Living with Emotionally Unstable Personality Disorder

For me, having Emotionally Unstable Personality Disorder (also known as Borderline Personality Disorder) means I care deeply about what others think of me. At every opportunity I believe that people are ridiculing me, that they can’t be bothered with me and that I’m a burden to them. Like many people suffering with a mental health problem I’m brilliant at hiding how I’m really feeling; I don’t often jump at the chance to discuss my problems because I worry they’ll be interpreted as a sign of weakness or incompetence but it’s time to change!

After graduating from university I found a job within three months and couldn’t believe my luck! I wanted to lead a normal life, have a job, rent a flat and save enough money to travel. I hadn’t planned on telling my employer about my mental health problems; however, I was devastated when, on the first day, I had a panic attack. I explained to my supervisor that I suffered with anxiety and depression but didn’t go into any detail. He was understanding and assured me that everything would be fine; unfortunately, as the weeks progressed, I became increasingly paranoid.
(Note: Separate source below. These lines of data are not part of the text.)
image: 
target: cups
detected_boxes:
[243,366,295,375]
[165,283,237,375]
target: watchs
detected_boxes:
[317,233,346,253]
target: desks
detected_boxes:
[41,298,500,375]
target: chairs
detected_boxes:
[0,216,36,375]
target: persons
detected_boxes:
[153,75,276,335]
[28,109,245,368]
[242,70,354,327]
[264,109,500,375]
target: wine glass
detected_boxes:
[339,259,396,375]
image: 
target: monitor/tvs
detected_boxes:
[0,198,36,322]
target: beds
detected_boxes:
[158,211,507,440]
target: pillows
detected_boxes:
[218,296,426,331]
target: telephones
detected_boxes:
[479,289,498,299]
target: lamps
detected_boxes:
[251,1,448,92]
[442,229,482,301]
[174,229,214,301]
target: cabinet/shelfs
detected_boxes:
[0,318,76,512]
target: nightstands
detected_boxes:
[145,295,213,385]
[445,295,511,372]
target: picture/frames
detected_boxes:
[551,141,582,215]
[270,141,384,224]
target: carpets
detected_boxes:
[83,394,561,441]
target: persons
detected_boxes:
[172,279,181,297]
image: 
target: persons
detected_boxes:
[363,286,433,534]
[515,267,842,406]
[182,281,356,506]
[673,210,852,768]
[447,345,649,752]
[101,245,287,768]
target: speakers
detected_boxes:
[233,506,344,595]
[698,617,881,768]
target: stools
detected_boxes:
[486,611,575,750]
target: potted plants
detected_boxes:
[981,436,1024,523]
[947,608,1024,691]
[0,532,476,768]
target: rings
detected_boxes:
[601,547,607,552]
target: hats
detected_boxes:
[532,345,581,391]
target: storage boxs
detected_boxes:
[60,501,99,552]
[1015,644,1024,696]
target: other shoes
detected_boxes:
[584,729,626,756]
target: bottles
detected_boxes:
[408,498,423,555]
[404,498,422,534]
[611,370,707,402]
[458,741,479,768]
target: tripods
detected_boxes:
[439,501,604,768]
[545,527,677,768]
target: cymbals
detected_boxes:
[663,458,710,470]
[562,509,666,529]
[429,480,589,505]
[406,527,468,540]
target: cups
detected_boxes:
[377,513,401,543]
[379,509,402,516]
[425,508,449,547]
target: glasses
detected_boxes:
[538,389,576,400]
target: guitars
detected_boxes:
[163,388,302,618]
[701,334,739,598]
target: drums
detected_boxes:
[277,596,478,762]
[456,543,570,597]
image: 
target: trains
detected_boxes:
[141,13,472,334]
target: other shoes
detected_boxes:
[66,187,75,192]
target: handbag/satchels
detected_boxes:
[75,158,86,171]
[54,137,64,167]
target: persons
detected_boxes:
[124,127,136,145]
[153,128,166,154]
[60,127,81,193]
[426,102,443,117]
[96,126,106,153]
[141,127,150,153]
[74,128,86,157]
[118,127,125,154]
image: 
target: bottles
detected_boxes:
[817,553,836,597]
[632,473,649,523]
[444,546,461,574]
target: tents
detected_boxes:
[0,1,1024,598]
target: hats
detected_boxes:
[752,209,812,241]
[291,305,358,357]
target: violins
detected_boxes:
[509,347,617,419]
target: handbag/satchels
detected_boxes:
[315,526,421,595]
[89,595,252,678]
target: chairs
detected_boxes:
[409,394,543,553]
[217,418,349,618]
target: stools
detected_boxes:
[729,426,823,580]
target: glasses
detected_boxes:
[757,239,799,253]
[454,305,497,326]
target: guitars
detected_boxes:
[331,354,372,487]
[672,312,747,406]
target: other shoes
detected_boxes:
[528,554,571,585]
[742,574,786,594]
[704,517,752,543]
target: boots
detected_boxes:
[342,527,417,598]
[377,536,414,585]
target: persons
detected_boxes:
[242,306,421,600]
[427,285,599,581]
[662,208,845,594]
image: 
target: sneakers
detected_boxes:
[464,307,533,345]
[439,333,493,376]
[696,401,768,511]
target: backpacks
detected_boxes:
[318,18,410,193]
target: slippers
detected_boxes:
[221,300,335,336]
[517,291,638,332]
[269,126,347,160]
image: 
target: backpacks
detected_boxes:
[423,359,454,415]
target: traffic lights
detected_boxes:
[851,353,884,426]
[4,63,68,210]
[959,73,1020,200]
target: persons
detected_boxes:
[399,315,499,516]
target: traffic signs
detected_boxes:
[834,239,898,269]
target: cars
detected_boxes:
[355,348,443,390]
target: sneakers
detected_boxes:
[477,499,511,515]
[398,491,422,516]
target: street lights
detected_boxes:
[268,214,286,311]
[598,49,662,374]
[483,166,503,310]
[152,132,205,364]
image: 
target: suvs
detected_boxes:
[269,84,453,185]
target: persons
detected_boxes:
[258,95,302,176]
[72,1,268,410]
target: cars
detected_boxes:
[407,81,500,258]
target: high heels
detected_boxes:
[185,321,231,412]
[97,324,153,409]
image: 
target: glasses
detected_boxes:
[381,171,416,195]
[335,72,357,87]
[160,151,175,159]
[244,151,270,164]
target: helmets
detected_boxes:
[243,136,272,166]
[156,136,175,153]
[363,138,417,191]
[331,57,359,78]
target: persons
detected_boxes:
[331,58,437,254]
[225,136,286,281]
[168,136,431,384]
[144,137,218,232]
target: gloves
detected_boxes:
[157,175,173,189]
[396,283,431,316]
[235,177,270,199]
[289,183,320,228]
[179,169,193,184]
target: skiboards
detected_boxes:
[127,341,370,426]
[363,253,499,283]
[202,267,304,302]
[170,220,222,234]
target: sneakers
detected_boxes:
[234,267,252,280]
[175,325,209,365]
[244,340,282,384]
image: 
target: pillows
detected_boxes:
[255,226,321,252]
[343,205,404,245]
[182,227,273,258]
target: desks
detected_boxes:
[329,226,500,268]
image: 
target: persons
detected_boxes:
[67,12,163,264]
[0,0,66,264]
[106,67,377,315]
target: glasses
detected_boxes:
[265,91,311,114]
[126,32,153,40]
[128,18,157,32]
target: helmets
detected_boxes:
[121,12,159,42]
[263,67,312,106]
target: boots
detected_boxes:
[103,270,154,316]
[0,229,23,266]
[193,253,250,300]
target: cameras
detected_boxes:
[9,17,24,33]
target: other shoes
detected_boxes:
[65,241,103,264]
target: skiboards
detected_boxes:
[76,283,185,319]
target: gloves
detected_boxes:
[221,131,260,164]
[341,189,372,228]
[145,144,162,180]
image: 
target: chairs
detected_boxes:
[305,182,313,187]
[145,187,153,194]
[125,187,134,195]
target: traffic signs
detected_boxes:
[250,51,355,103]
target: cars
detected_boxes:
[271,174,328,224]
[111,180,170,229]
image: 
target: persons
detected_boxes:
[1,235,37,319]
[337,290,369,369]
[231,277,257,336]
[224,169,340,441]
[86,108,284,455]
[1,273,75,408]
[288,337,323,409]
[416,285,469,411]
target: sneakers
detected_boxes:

The office environment was stressful for me

The office environment was stressful for me; people were constantly talking negatively about one another, I didn’t feel as though my job was secure, I found it difficult to distinguish what was appropriate conversation and what wasn’t. People would keep asking me why I wouldn’t eat at work during the day, not realising that I have an eating disorder. I hated walking through the office because I couldn’t stand the idea of people staring at me. This made simple tasks extremely difficult, such as using the scanner, photocopier or talking to colleagues when I needed their help.